The sculptor Prince Paolo Troubetzkoy

Paulo Troubetzkoy (1866 - 1938)

Paolo Troubetzkoy is one of the brightest sculptors- impressionists, whose innovative approach determined the aesthetics and artistic language of sculpture in the early 20th century.
The future sculptor, the son of the Russian Prince Peter Troubetzkoy and American opera singer Ada Winans, was born in 1866, in Italy, in the village of Intra near the Lake Maggiore. He lived in Italy, Russia, France and the United States, traveled to England, Finland and other countries, deriving ideas and inspirations from everywhere.
Giuseppe Grandi wielded the major influence on Troubetzkoy. Paolo was admitted at his studio in 1884.
In 1897, Troubetzkoy was invited to Russia to take a position of the secondary tutor in the sculptural class at the Moscow School of Arts, Sculpture and Architecture. He was officially listed there until 1906. The artists' presence was compared to a breath of fresh air. Troubetzkoy acquainted young Moscow sculptors with his innovative impressionism technique. In those years, Troubetzkoy became the sculptor that, according to the words of Auguste Rodin, pioneered “the Russian triumph” in the world. In 1900, Troubetzkoy exhibited his sculpture at the Exposition Universelle of 1900 and shared the Grand Prix with Rodin.

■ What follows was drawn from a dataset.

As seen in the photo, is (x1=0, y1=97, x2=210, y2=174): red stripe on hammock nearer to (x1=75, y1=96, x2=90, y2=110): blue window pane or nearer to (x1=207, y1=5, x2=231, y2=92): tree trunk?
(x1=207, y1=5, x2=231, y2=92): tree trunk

In 1906, Troubetzkoy moved to Paris, and in 1914, at the invitation of the American collector, he left for the USA for several months, but due to the World War I, he remained there until 1921. Troubetzkoy became thus a sought-after sculptor in the USA as well as in Europe. In 1921, the sculptor returned to Paris.
In 1932 the sculptor returned to the Italian Pallanza, to Villa Cabianca. During the last years of the sculptor’s life, his personal exhibitions were held in Milan and Bergamo, Egypt and Spain.
Occasionally Troubetzkoy practised painting, pastels and watercolours. He was a member of the Accademia di Belle Arti Milano, member of The Salon d'Automne in Paris.
Today, Paul Troubetzkoy remains best known for his portraits of the beau monde of the first half of the 20th century. His sculptures of kings, tsars, presidents, aristocrats, bankers, fashionable figures, artists and writers, including Tolstoy and George Bernard Shaw, who called him the most astonishing sculptor of modern times, were compared at the time to the painted portraits of Giovanni Boldini and John Singer Sargent.
Despite the rapid modelling and impasto-like surface, which gave his sculptures an airy and ephemeral character, they still exuded elegance and refinement. His numerous animal sculptures bear witness to the same virtuosity.